This year’s season for the New York Mets included a new ritual. Starting in June, after every Mets home run, the slugger crossed the plate and snapped a photo with the “OMG” sign.

It’s an homage to a song of the same name released by Mets player and Latin pop sensation Jose Iglesias. 

The 34-year-old Mets utility middle infielder performs his music under the name Candelita. The song and the sign emerged as the Mets were getting hot in June, not long after Grimace threw out the first pitch. 


What You Need To Know

  • The “OMG” sign is an homage to a song of the same name released by Mets player and Latin pop sensation Jose Iglesias

  • Jerome McCroy is the artist who made the sign, a lifelong Mets fan who makes custom woodwork, much of it inspired by pop culture and sports

  • He brought the sign to the ballpark in late June and, after bumping into Mets co-owner Alex Cohen, he asked her to give it to the team

After a dismal start, the season turned around. And the sign brought success to more than just the players on the field.

“I just wanted to make it as a gift for the team,” Jerome McCroy, the artist who made the sign, told NY1. “And it just has completely changed my life. Like, I literally got a tattoo of it on my arm because these last three months have been such a whirlwind.” 

McCroy is a lifelong Mets fan who makes custom woodwork, much of it inspired by pop culture and sports. He brought the sign to the ballpark in late June and, after bumping into Mets co-owner Alex Cohen, he asked her to give it to the team.

Little did either of them know the team would turn it into their home-run celebration that night, during a game that ended with an on-field performance by Iglesias. They’ve been posing with it ever since.

“With the three home runs that happened that night, it’s on the back cover of Newsday. Wake up to about 500 Twitter messages and Instagram messages, and the traction of my account is just through the roof and everybody wants an OMG sign and I wasn’t planning on selling any,” McCroy said.

McCroy had figured the sign would stay in the clubhouse. When the Mets took it on the road, it took a beating, and in July, the “O” popped off. He made a new, sturdier one coated in resin, and hand-delivered it to Iglesias at a game in Pittsburgh. In the crowd, there were fans with cardboard replicas.

“I literally cried on the way home because, like, to me, its like — I’m like right now welling up. It’s emotional to have your work in someone’s home to begin with. But, but then to, to have fans throughout the country reaching out saying, ‘Hey, how do I get a piece like that?’” he said, adding that fans asked if it was OK if they made their own, too. “This movement is for all of us. This is for all Mets fans. It’s not just for me to profit off.”

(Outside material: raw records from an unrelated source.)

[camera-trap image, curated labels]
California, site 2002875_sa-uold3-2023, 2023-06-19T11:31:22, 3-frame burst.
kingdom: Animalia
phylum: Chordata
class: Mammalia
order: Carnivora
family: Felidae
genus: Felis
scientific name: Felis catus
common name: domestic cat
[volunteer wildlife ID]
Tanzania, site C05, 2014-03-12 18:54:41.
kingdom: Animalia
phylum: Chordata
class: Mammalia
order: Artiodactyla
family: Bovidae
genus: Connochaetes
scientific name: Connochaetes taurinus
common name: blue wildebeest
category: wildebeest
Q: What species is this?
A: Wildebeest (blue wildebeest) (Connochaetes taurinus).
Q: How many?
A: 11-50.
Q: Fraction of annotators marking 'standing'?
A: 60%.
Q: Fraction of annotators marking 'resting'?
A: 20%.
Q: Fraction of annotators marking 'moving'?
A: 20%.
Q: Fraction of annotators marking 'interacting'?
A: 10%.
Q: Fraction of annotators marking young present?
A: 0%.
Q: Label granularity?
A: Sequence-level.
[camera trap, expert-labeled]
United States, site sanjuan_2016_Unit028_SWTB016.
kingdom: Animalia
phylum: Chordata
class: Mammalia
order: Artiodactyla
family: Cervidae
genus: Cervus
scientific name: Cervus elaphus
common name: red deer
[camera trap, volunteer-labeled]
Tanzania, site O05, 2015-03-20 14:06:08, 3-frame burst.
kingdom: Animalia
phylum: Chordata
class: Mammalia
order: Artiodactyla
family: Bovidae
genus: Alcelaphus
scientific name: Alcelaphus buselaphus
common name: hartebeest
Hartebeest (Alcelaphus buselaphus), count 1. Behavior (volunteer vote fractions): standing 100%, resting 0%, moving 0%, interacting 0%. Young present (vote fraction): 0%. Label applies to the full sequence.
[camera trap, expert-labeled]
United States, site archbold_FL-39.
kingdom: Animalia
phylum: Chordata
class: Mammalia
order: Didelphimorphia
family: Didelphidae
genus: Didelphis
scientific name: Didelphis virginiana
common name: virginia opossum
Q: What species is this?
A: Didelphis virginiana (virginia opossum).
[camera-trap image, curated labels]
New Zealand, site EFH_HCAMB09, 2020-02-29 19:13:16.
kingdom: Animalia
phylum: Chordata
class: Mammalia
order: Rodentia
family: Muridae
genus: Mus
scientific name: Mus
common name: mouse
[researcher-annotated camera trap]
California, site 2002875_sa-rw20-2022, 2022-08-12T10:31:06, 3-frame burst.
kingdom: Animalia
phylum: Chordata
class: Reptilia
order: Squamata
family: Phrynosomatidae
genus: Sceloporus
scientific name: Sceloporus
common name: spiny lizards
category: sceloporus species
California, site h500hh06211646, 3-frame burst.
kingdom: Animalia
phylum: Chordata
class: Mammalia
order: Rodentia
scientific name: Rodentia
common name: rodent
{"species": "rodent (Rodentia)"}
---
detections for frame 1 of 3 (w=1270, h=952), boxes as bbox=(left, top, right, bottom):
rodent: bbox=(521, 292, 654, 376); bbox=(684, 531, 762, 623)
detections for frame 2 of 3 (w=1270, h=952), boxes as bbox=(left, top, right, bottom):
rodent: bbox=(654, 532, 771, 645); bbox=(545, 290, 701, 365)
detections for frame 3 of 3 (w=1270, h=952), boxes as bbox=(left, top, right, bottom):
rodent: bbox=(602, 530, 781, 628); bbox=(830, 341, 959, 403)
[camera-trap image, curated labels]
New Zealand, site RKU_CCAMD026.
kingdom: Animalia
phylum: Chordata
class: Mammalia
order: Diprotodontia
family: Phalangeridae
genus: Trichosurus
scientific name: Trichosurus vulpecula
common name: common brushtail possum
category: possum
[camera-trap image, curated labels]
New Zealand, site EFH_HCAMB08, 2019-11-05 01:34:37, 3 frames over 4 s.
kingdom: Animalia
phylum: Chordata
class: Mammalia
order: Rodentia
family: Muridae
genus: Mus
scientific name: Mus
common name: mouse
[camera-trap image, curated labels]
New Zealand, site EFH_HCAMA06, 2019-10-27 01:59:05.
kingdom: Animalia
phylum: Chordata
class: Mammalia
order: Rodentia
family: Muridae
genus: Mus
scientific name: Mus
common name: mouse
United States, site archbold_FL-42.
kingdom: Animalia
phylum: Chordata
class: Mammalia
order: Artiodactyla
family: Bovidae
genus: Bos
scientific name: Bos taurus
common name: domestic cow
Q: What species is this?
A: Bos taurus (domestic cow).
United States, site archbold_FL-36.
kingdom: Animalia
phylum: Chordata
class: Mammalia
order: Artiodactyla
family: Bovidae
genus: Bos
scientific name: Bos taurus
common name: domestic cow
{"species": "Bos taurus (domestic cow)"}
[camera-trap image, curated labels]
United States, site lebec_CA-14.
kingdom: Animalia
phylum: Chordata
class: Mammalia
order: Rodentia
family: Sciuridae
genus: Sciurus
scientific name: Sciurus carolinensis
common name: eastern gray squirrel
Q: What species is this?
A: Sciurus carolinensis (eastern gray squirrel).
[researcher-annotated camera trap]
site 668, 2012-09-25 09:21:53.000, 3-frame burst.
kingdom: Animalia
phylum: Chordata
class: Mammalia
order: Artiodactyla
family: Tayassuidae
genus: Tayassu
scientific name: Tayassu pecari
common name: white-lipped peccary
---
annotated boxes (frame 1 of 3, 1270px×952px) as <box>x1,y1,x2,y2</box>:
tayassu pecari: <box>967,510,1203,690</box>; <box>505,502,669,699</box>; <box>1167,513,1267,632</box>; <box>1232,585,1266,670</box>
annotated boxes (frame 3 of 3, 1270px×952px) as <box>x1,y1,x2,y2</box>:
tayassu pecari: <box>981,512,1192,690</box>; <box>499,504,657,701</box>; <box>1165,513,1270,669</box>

McCroy has always been an artist, but it didn’t always pay the bills. He spent most of his adult life working in retail and other nine to five jobs. He got back into drawing when his son was born and they were temporarily separated for a few years when McCroy took a job on the west coast — it was a way for them to connect.

And in 2020, he began focusing on his art full time after a Yankees-themed piece he made a friend went viral.

But it was still a grind to make a living. A few weeks before the “OMG” sign, he had sent out some job applications for part-time work.

“And then OMG happened, and I haven’t looked back at an application,” he said.

And the Mets haven’t looked back, either. They clinched their spot in the post-season Monday, with help from Candelita himself — Iglesias, who has been a clutch hitter all year, drove in a crucial run.